[DOCUMENT PASSAGE — start]

I swam out beyond the dock where we started. Mary was next to me. I was really excited because I Could swim and didnt' feel my back. SO Lucky on this one. I was also thrilled to feel that the water was not too cold! I could stand this temperature!! It was just fine... ( found out later it was 60-61 degrees..incredible for mid-September.) I put myself in the start position for a deep water start, clicked on my interal race mode and readied myself to suffer and love it. GO GO GO GO GO!!!!
We were off. I kicked like a mad woman and kept my head down. I find it quite difficult to site at this race. We swim in a direction that heads us towards the sun. The ocean is sparkly on a sunny day and that makes it even harder to identify things to site from. I followed the splashes from the waves ahead of me and knew I'd see the turn buoy soon.
I could tell I had a lead on my own wave. My plan was to get that lead by buoy #1 and not to let it go. THis was my goal. I didn't want to see any other women that day UNLESS I was going by them. I was aiming high. Why not!?

[DOCUMENT PASSAGE — finish]
[PROVIDED MATERIAL — start]

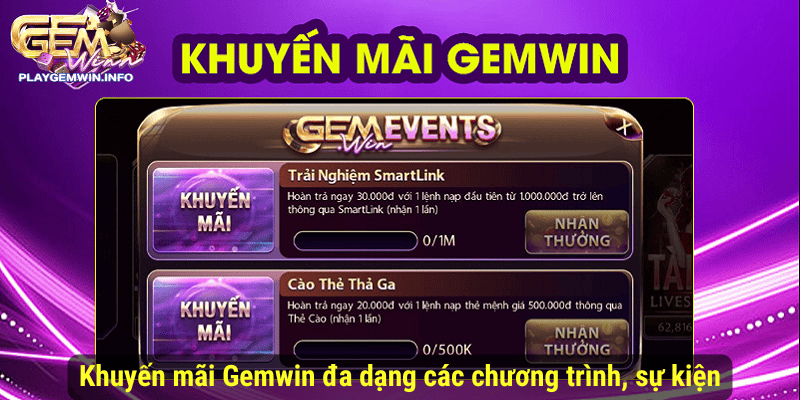 Khuyến mãi Gemwin đa dạng các chương trình, sự kiện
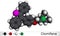 Clomifene, clomiphene, enclomifene, E-isomer molecule. It is an oral agent used to treat infertility in women. Molecular model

[PROVIDED MATERIAL — finish]

* **PROMPT A**: According to the race account, why is it hard for the swimmer to pick out reference points during this swim? Answer in one to three sentences.
* **PROMPT B**: Continue the race account from its last sentence.

* **RESPONSE BOX A**: The swimmers head toward the sun. On a sunny day the ocean sparkles, which makes it even harder to identify things to sight from.

* **RESPONSE BOX B**:
I felt good in the water. I swallowed a bunch of salty gulps but never choked. THe water was quite calm and I only had to mash my way through a few groups of people in front of me. I did get myself through a bunch of different colored caps but I didnt' have trouble weaving through most of them. I sited well and kept good lines. I would love to watch a video from the air someday... not sure how that would ever happen but it would be cool and I'm sure I'd have a different analysis of my 'lines' after seeing it from that perspective!
I hit the bottom of the ocean floor with my hands, did one dolphin dive and ran up the ramp. I heard my parents and my kids and Tried to smile and look. But as I explained to my boys later, I have to stay focused. I knew I had a lead but the race is so fast and 'short' that every second in the race counts. I had to keep my eyes on the ground and begin thinking about what was next.
Unzip the suit.
Cap and goggles off.
Run.
run.
GEt to the bike. Stop. RIp off leg 1, step on the suit and yank out leg 2. It worked this time! The wetsuit was off in a flash.
Glasses on. Helmet on. buckle. Into shoes. (ok....I know.... Jen.... sorry but I still really need work on climbing on the bike With the shoes clipped on. )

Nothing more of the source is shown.